According to the IRS, it takes the average American taxpayer about 12 hours to prepare and file their taxes. Let’s say you wait until you’ve got four weeks left until the May 17 deadline. That means you can spread the process out and take just over three hours per week and still get your taxes done in time. If you have a simple tax return, it will take even less time, especially if you’ve filed taxes before in the past. For example, if you filed last year and didn’t have any major life changes, you’ll know to expect the same W-2s or 1099s, and you’ll have at least some idea of how to report them. This will also save you time, so again, don’t panic!
Gather All of Your Documents
Now that you’ve caught your breath, you’ve got to do some of the real work that goes into filing your taxes. The first, critical step is to gather all of your tax documents. The good news if you haven’t filed yet is that you can be pretty sure you’ve already received all of your W-2s, 1099s and any other relevant tax documents. You can’t file your taxes without reporting all of this information, so make sure you collect everything you’ve been sent and request anything that you think may be missing. If you’ve got expenses or potential deductions, you’ll also need to assemble all of your receipts as evidence.
Gathering all of your tax documents is half the battle when it comes to filing taxes, as reporting to the government all of your income and expenses is all that filing a tax return really is. Once you’ve got all of that information in front of you, the next steps are relatively easy.
Use Tax Preparation Software
Tax prep software was a newfangled thing just a few years ago, but now online tax filing is de rigueur. Tax prep software not only makes the process easier and more accurate, but it also saves time, which is important if you haven’t started on your taxes yet.
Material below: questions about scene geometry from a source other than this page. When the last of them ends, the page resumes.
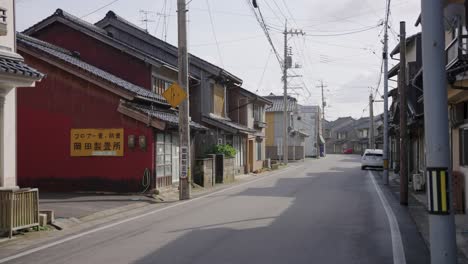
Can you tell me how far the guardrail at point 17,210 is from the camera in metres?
10.5

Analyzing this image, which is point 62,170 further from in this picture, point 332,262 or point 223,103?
point 223,103

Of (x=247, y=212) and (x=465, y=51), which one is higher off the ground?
(x=465, y=51)

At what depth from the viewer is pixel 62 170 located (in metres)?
20.7

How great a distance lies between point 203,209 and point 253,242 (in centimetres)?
580

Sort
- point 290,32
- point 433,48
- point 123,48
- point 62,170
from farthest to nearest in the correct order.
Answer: point 290,32 → point 123,48 → point 62,170 → point 433,48

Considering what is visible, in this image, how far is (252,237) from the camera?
1077 centimetres

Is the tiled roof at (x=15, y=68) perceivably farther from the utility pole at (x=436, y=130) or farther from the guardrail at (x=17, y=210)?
the utility pole at (x=436, y=130)

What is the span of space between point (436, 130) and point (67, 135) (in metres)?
16.9

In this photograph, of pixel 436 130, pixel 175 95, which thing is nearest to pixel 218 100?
pixel 175 95

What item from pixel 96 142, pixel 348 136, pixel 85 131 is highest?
pixel 348 136

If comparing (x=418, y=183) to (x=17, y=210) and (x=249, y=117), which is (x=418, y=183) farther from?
(x=249, y=117)

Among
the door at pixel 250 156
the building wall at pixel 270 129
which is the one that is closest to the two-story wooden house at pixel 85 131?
the door at pixel 250 156

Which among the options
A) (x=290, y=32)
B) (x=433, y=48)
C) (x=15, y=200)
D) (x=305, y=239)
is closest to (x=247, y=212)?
(x=305, y=239)

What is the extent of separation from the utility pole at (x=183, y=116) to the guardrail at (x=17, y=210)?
812 centimetres
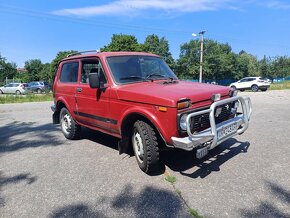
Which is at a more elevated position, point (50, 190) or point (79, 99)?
point (79, 99)

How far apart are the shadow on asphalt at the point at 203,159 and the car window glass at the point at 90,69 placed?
2014 millimetres

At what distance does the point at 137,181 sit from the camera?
174 inches

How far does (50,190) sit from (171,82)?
292 centimetres

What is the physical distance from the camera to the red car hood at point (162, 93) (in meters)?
4.16

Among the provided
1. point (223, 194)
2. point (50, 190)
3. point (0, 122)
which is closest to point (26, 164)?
point (50, 190)

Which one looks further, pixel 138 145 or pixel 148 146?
pixel 138 145

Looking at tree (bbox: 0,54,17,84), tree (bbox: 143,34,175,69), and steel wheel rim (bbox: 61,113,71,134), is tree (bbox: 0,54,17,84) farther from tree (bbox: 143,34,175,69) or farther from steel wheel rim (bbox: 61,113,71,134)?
steel wheel rim (bbox: 61,113,71,134)

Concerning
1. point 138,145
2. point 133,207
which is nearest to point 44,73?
point 138,145

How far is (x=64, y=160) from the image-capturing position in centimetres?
554

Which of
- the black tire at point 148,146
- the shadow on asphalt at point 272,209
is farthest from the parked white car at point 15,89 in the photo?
the shadow on asphalt at point 272,209

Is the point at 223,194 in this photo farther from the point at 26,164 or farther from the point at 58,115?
the point at 58,115

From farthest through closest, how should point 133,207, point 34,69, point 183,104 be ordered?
point 34,69
point 183,104
point 133,207

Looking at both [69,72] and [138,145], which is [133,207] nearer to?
[138,145]

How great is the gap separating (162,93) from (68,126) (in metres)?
3.60
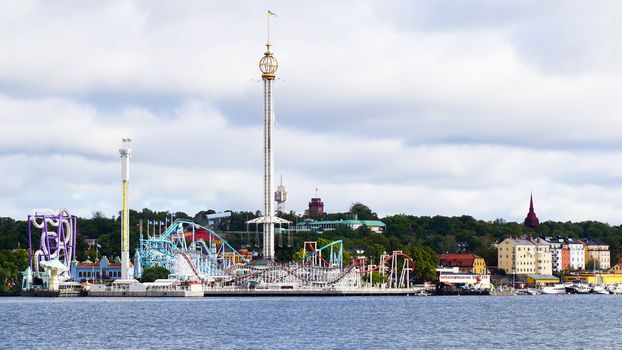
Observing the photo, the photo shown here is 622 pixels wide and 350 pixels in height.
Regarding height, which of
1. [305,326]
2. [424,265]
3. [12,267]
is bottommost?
[305,326]

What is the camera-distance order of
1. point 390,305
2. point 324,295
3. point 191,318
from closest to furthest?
point 191,318 → point 390,305 → point 324,295

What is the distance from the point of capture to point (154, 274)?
179500 mm

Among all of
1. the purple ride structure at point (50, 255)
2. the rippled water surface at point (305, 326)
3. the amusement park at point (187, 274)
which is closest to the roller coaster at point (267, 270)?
the amusement park at point (187, 274)

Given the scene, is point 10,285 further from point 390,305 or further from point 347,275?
point 390,305

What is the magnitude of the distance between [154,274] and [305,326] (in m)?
82.4

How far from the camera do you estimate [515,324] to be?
Result: 10469cm

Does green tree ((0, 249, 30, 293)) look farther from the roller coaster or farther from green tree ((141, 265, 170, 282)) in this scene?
the roller coaster

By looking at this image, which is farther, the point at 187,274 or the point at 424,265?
the point at 424,265

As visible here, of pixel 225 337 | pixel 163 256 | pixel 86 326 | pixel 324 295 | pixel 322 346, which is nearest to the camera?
pixel 322 346

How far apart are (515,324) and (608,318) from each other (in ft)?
49.9

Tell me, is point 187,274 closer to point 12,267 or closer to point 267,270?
point 267,270

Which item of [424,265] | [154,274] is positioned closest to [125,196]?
[154,274]

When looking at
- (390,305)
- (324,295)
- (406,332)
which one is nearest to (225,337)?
(406,332)

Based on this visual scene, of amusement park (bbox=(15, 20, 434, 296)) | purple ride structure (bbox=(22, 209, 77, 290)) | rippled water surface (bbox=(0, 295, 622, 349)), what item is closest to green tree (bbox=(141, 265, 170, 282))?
amusement park (bbox=(15, 20, 434, 296))
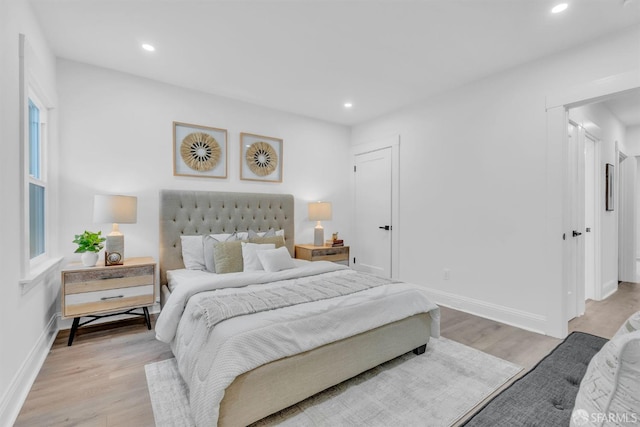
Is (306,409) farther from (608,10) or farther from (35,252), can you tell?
(608,10)

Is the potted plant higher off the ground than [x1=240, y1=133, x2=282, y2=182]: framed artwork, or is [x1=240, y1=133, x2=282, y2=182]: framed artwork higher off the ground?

These days, there are even plenty of free filing options. The IRS has a Free File program for taxpayers with incomes of $72,000 or less, and other IRS-approved e-file providers also have free options. Even some of the well-publicized tax software programs you’re likely familiar with offer a free filing option.
Snag a Free Extension
Even if it’s May 16 and you know there’s no way you can finish your tax return in time, you still don’t have to panic. The IRS understands that sometimes life gets in the way and the May 17 deadline just can’t be met, so it offers all taxpayers a six-month extension to get their tax returns in. You don’t even have to get approved for an extension to file your return, just simply request one before the tax-filing day. You’ll be automatically granted an extension with no questions asked.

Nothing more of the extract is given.